● Entries supplied:

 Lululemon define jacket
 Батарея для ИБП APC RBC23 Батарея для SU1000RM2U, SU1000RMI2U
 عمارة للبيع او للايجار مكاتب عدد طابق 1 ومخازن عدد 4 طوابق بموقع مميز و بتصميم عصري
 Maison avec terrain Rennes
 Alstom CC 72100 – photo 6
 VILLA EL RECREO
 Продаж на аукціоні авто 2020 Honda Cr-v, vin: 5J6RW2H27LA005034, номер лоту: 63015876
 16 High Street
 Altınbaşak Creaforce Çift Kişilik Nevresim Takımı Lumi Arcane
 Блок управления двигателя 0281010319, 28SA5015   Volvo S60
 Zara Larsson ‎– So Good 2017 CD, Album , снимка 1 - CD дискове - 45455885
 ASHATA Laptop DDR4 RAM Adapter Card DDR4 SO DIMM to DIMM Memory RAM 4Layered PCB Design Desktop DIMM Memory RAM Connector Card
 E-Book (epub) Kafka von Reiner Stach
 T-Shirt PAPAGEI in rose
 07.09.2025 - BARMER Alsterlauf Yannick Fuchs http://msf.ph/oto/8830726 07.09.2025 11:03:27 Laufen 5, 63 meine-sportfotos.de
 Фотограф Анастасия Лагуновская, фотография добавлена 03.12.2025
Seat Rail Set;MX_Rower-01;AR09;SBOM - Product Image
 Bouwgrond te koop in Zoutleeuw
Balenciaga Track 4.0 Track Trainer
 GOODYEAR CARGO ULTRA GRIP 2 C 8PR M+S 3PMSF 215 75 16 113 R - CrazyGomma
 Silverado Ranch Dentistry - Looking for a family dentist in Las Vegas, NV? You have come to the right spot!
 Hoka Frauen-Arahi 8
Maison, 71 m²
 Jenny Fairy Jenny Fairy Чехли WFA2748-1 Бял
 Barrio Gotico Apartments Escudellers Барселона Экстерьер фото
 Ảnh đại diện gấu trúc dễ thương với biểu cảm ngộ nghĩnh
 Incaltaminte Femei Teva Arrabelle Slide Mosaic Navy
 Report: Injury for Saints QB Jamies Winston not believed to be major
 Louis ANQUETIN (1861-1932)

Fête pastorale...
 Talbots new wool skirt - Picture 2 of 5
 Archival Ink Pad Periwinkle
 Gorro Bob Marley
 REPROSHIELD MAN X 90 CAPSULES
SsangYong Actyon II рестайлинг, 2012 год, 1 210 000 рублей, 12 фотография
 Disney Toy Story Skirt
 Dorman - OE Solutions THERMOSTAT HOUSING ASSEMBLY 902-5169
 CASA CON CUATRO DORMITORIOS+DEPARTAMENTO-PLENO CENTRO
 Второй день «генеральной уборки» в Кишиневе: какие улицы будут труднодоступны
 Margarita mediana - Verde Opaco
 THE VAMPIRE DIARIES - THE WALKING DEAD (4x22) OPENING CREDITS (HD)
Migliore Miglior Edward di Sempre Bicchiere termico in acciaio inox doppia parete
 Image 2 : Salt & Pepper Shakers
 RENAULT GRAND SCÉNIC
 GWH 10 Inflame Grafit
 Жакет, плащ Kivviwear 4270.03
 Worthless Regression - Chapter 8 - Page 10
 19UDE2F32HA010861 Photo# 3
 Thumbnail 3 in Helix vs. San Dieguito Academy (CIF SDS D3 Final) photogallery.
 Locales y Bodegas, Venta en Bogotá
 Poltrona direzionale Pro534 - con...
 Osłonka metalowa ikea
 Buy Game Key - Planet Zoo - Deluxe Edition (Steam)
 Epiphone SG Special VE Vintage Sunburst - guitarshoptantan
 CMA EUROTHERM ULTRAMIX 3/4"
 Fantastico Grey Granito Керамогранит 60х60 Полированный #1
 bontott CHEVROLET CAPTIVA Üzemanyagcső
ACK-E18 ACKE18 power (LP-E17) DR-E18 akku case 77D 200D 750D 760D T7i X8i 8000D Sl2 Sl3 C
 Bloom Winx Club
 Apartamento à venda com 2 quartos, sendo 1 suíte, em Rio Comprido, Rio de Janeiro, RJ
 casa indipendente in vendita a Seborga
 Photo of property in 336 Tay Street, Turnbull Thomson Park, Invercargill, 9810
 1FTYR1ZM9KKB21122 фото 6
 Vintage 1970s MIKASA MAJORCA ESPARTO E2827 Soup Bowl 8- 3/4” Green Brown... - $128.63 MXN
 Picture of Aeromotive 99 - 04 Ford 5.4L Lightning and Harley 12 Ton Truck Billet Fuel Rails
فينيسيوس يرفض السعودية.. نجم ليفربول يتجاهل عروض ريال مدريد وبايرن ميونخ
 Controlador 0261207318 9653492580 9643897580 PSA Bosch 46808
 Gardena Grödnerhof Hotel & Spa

● Aim of the exercise: Return exactly, and only, the lines above starting at the line that contains "Barrio Gotico Apartments" and ending at the line that contains "REPROSHIELD MAN X 90 CAPSULES".

● Problem solution:
 Barrio Gotico Apartments Escudellers Барселона Экстерьер фото
 Ảnh đại diện gấu trúc dễ thương với biểu cảm ngộ nghĩnh
 Incaltaminte Femei Teva Arrabelle Slide Mosaic Navy
 Report: Injury for Saints QB Jamies Winston not believed to be major
 Louis ANQUETIN (1861-1932)

Fête pastorale...
 Talbots new wool skirt - Picture 2 of 5
 Archival Ink Pad Periwinkle
 Gorro Bob Marley
 REPROSHIELD MAN X 90 CAPSULES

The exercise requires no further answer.